Research on 18th-century Scotland has provided historians with plenty of information about royal families, who left behind journals, portraits and letters. Most other Scottish citizens of the period, however, have remained widely unstudied because they lack a clearly recorded history.
Erin Annis, a Binghamton University doctoral student, is studying these lesser-known families, four in particular, to learn about how their perceptions and definitions of themselves changed.
The 18th century was a turning point in the Scottish sociopolitical climate, allowing Scottish citizens to participate in unprecedented travel and interactions with foreigners. “What I really love about the period,” Annis says, “is that people started writing and talking about their thoughts and feelings for the first time.”
Her research addresses how new, foreign interactions changed the way these families defined themselves.
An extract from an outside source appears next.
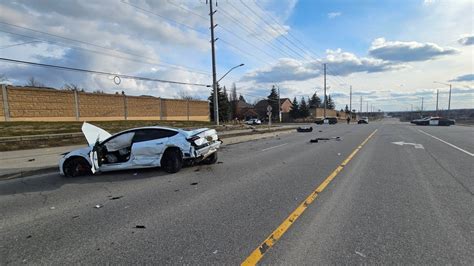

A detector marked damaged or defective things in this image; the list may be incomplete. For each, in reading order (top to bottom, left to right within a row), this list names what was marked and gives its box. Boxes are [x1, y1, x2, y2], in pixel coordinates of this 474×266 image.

Only one of the families Annis is studying has previously been researched, and by looking at more families, she can apply what she learns to a broader audience. Annis’ research allows her to picture paint a picture of what life was like for the middle classes in general, not just one family.
“I want to push this even further,” she says, “and ask, what does this tell us about how people in general experience the British Empire?”
Annis faces unique challenges as her research requires traveling to nine archives across Europe and America. There, she hunts down letters, journals, legal suits and anything else available and, preferably, legible.
“She’s developed a project which requires sophistication and an archival source base that few graduate students will dare attempt to combine,” says Howard Brown, a history professor and Annis’ adviser.
“I like to learn about these people from a perspective that hasn’t been filtered through what another historian thinks,” Annis says. “And then being able to filter it myself and come up with an explanation for what choices they made and how that affected them. I’m understanding these people and learning from them, and that’s what I really enjoy about this work.”
Annis, a Michigan native, plans to combine the knowledge she has gained into a book after completing her dissertation.
“I hope it leads to a string of publications that reveal innovative and penetrating analysis,” Brown says, “where she’ll make original contributions to the scholarship on 18th-century identity.”